Ulrik Heltoft


Picture 320

Ulrik Heltoft, Glove, 2004
20 x 30 cm


Kirkhoff is proud to present the solo exhibition ”The Open Door” with the Danish artist Ulrik Heltoft. The exhibition period is April 30th - June 17th 2005.

Heltoft presents video, photography, object and slide projection. The slide projection is a result of a ’cooperation’ between Heltoft and the American artist Miljohn Ruperto. Heltoft has asked Ruperto to give him an instruction for a new piece. Ruperto instructed him to show a card dealer, throwing one card at a time towards a camera, creating a three-dimensional effect. Like in ”The Five Obstructions”, the exchanges are based on the two artists’ knowledge of each other’s practice but the result is no less unpredictable.

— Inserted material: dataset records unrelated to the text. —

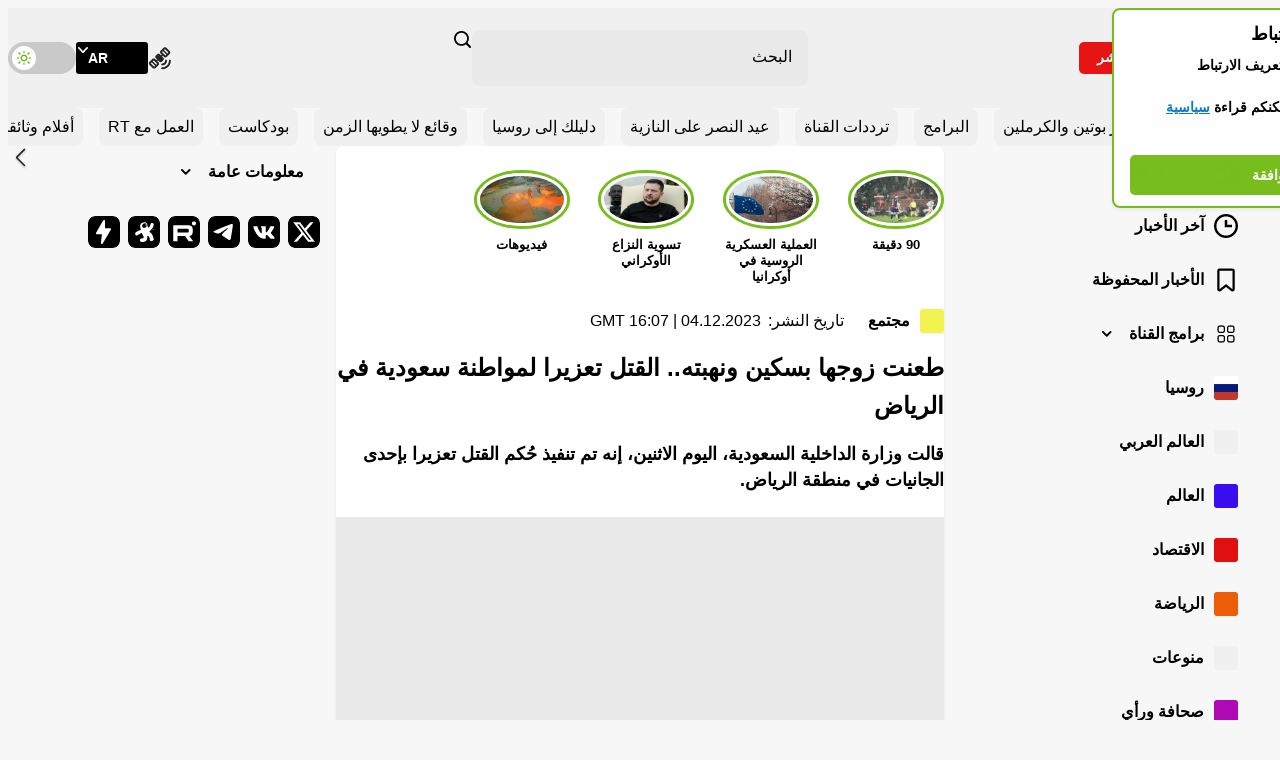

--- FILE ---
content_type: application/javascript; charset=utf-8
request_url: https://ar.russiatoday.com/static/projects/assets/pushes/notification.js?v=2
body_size: 460
content:
var config={apiKey:"AIzaSyAaf-4vaiqhH8HTRyq4zWkCFoX9x82cdsU",authDomain:"web-notifications-c3ca0.firebaseapp.com",databaseURL:"https://web-notifications-c3ca0.firebaseio.com",projectId:"web-notifications-c3ca0",storageBucket:"web-notifications-c3ca0.appspot.com",messagingSenderId:"543434318086"};if(firebase.initializeApp(config),"https:"===window.location.protocol&&"Notification"in window&&"serviceWorker"in navigator&&"localStorage"in window&&"fetch"in window&&"postMessage"in window){var messaging=firebase.messaging(),push_btn=create_push_button(document.getElementById("push-notification-bunner"));getToken()}else"https:"!==window.location.protocol?console.error("Is not from HTTPS"):"Notification"in window?"serviceWorker"in navigator?"localStorage"in window?"fetch"in window?"postMessage"in window||console.error("postMessage not supported"):console.error("fetch not supported"):console.error("LocalStorage not supported"):console.error("ServiceWorker not supported"):console.error("Notification not supported"),console.warn("This browser does not support desktop notification."),console.log("Is HTTPS","https:"===window.location.protocol),console.log("Support Notification","Notification"in window),console.log("Support ServiceWorker","serviceWorker"in navigator),console.log("Support LocalStorage","localStorage"in window),console.log("Support fetch","fetch"in window),console.log("Support postMessage","postMessage"in window);function create_push_button(o){var n={state:function(n=""){o&&(o.textContent=n)},show:function(){o&&o.hidden&&(o.hidden=!1,n.addEvents(),o.classList.remove("subscribe__button-submit-hidden"))},addEvents:function(){o&&o.addEventListener("click",(function(){window.ga("send","event","warning-push-notification","Click"),getToken(!0)}))},hidden:function(){o&&o.remove()}};return n}let timerId;function showTooltip(){clearTimeout(timerId);const o=document.querySelector("#warning-notification-js");o&&(o.classList.add("Warning-block__notification-show"),timerId=setTimeout((()=>{o.classList.remove("Warning-block__notification-show")}),3e3))}function getToken(o=!1){messaging.requestPermission().then((function(o){console.log("permission",o),messaging.getToken().then((function(o){console.log("token",o),fetch("/fcm/register/"+o,{method:"POST","Content-Type":"application/json"}).then((function(o){console.log("/fcm/register/ responsed: ",o),push_btn.hidden()})).catch((function(o){console.error("Unable to get permission to notify.",o),push_btn.state("تفعيل التنبيهات")}))}))})).catch((function(n){push_btn.show(),o&&showTooltip(),console.error("Unable to get permission to notify.",n),push_btn.state("تفعيل التنبيهات")}))}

It contains evitably misunderstandings when Ruperto ”translates” Heltoft’s practice to an idea and when Heltoft ”translates” Ruperto’s indications to a final piece. The piece also deals with the process of communication which always forms the basis for the production of an art work.

Heltoft investigates different media’s technical functions and expressions in his pieces and characteristic of them are references to and use of each other’s media specificity. One by one the two slide machines project onto the same screen, merging the images into each other and thereby resembling a video projection, the video ”The Open Door” has photographic character, and the photograph of a glove is really an X-ray picture. The spatial dimension in the presentation of the works is sculptural, as is the case with ”The Open Door” where the image is projected onto an object, repeting the projector’s cone of light. In this way, the object and projection mime each other’s shape and together they form a perfect figure.

Heltoft’s works typically deal with subtle, ignored details and coincidences, presented in an absolute and simple, yet abstract universe. The video ”Ghost Town” is filmed from the artist’s pocket in an abadoned mining town in Death Valley. Two figures appear vaguely, but they are blurred and intangible in both shape and speach. Heltoft’s pieces show banal paradoxes and small grotesque situations, where you loose your sense of what is up or down, construction or coincidence.

Ulrik Heltoft is educated at the Royal Danish Academy of Arts and at Yale University School of Art, where he later has taught. Heltoft has recently exhibited at the gallery Murray Guy in New York and will later this year show in Baltimore.

The exhibition is supported by the Danish Arts Council.